La première embauche à l'entreprise de Boitiers de Montres du Dauphiné a eu lieu en juin 1941 et le plus simple pour comprendre l’histoire est de laisser la parole à Robert Brozille :
Y a déjà plus de trois semaines que j'ai quitté l'Armée.
De retour à VALENCE où j'ai toute ma famille, je cherche un emploi dans les Usines de mécanique de la région. C'est en vain que j'ai visité CROUZET - TOUSSAINT - FAURE PLOUTON, et tant d'autres. Mais j'entends toujours la même réponse : Revenez plus tard, en ce moment il n'y a pas de travail. La mine de mes interlocuteurs ne me laisse que peu d'espoir sur ce "Revenez plus tard".
J'ai retrouvé quelques-uns de mes copains d'apprentissage qui ont échappé au désastre de Juin 40 et comme moi cherchent un employeur.
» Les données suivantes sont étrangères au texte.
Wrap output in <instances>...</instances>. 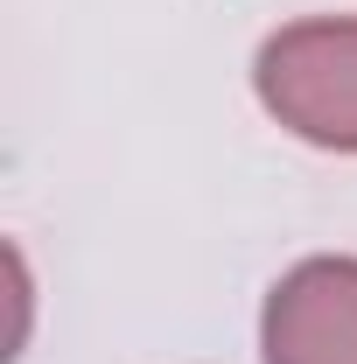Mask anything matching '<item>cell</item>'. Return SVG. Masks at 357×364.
Listing matches in <instances>:
<instances>
[{
    "mask_svg": "<svg viewBox=\"0 0 357 364\" xmlns=\"http://www.w3.org/2000/svg\"><path fill=\"white\" fill-rule=\"evenodd\" d=\"M252 91L294 140L357 154V14L294 21L267 36L252 63Z\"/></svg>",
    "mask_w": 357,
    "mask_h": 364,
    "instance_id": "cell-1",
    "label": "cell"
},
{
    "mask_svg": "<svg viewBox=\"0 0 357 364\" xmlns=\"http://www.w3.org/2000/svg\"><path fill=\"white\" fill-rule=\"evenodd\" d=\"M267 364H357V259H302L260 309Z\"/></svg>",
    "mask_w": 357,
    "mask_h": 364,
    "instance_id": "cell-2",
    "label": "cell"
}]
</instances>
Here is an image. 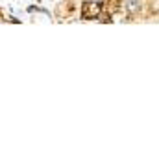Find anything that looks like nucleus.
<instances>
[{
  "label": "nucleus",
  "mask_w": 159,
  "mask_h": 159,
  "mask_svg": "<svg viewBox=\"0 0 159 159\" xmlns=\"http://www.w3.org/2000/svg\"><path fill=\"white\" fill-rule=\"evenodd\" d=\"M126 7H128L129 13H135V11L139 9V0H128V2H126Z\"/></svg>",
  "instance_id": "nucleus-1"
},
{
  "label": "nucleus",
  "mask_w": 159,
  "mask_h": 159,
  "mask_svg": "<svg viewBox=\"0 0 159 159\" xmlns=\"http://www.w3.org/2000/svg\"><path fill=\"white\" fill-rule=\"evenodd\" d=\"M94 2H98V0H94Z\"/></svg>",
  "instance_id": "nucleus-2"
}]
</instances>
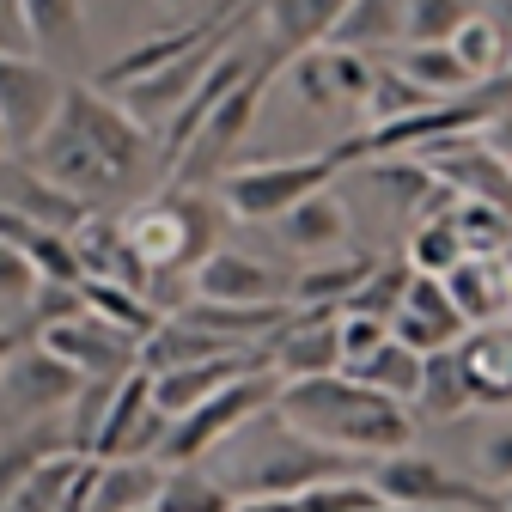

C'est aussi décevant pour eux et tous n'ont pas la chance d'avoir un père employé au P.L.M. pour pouvoir attendre.
Certains ont accepté des tâches qui n'ont rien à voir avec leur qualification : travaux de terrassement, goudronnage, etc... Mais il faut tenir car il n'y a pas d'assurance chômage.
Par chance, un voisin serrurier m'indique qu'une usine est en train de s'installer au 41 de la rue Montplaisir.
Je me précipite, et je découvre cette bâtisse en forme de villa dont le pignon fait face à un jardin potager agrémenté d'une jolie treille.
L'entrée est sur le côté du jardin, avec un modeste portillon de bois.
C'est dans ce décor champêtre que je suis reçu par un couple jeune, environ 35 ans.
Je suis surpris par la tenue de ce que je crois être le patron : pantalon court et chemise bleue, large béret incliné sur l'oreille. C'est la tenue des Compagnons de France . Madame est enveloppée dans une blouse gris-bleu, serrée par une ceinture.
Ce sont Monsieur et Madame Barbu.
Nous avons beaucoup parlé à l'ombre de la treille, ou plutôt, j'ai entendu beaucoup de choses, car Monsieur Barbu parle plus qu'il n’écoute... tandis que Madame Barbu, discrètement, m'étudie sur toutes les coutures.
Mon histoire est simple : l'école, l'apprentissage, l'Armée, et rescapé du désastre de 1940 je cherche du travail.
Mais pour moi qui viens d'être débarrassé de la tenue militaire, l'uniforme des Compagnons de France m'incite à la plus grande réserve. Pourtant l'homme est passionnant à écouter, son langage simple, direct et convaincant. Il a des projets plein la tête : finie la lutte des classes Propreté, Ordre, Esprit d'équipe sont des mots que l'on n'a pas souvent l'occasion d'entendre de la part d'un patron.
Mais peu m'importe ce que j'ai entendu ce jour-là de toutes ces idées généreuses.
La seule qui m'intéresse « Je suis embauché à l'essai ».
En cet après-midi du 16 Juin 1941, j'ai quelques scrupules à reporter au lendemain mon entrée en fonction.
Pour bien faire, il faudrait que je commence tout de suite.
Je n'ai pas encore le virus. Ça viendra plus tard !
Robert Brozille a beaucoup écrit de nombreux articles dans le bulletin le Lien et plus tard, dans le bulletin de liaison de l’association des anciens.